Affiliation: Federal Reserve Bank of Atlanta

Dr. David E. Altig is senior vice president and director of research at the Federal Reserve Bank of Atlanta. In addition to advising the Bank president on Monetary policy and related matters, Dr. Altig oversees the Bank's research and public affairs departments. He also serves as a member of the Bank's management and discount committees.

Dr. Altig also serves as an adjunct professor of economics in the graduate school of business at the University of Chicago and the Chinese Executive MBA program sponsored by the University of Minnesota and Lingnan College of Sun Yat-Sen University.

Prior to joining the Atlanta Fed, Dr. Altig served as vice president and associate director of research at the Federal Reserve Bank of Cleveland. He joined the Cleveland Fed in 1991 as an economist before being promoted in 1997. Before joining the Cleveland Fed, Dr. Altig was a faculty member in the department of business economics and public policy at Indiana University. He also has lectured at Ohio State University, Brown University, Case Western Reserve University, Cleveland State University, Duke University, John Carroll University, Kent State University, and the University of Iowa.

Dr. Altig's research is widely published and primarily focused on monetary and fiscal policy issues.
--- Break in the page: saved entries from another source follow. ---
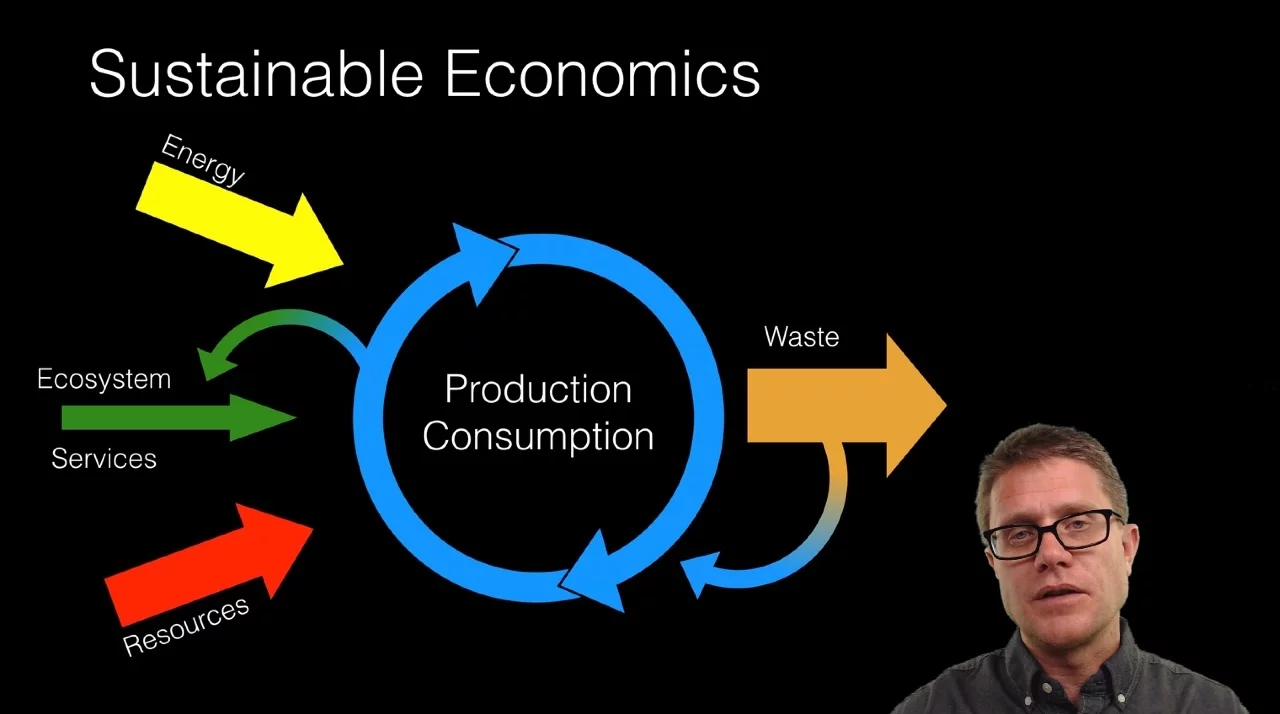 Sustainable Economics

Energy

Ecosystem

Services

Resources

Production
Consumption

Waste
His articles have appeared in a variety of journals including the Journal of Money, Credit, and Banking, the American Economic Review, the Journal of Economic Dynamics and Control, and the Journal of Monetary Economics. He has also served as editor for several conference volumes on a wide range of macroeconomic and monetary-economic topics.

Dr. Altig was born in Springfield, Ill., on Aug. 10, 1956. He graduated from the University of Iowa with a bachelor's degree in business administration. He earned his master's and doctoral degrees in economics from Brown University.

He and his wife Pam have four children and three grandchildren.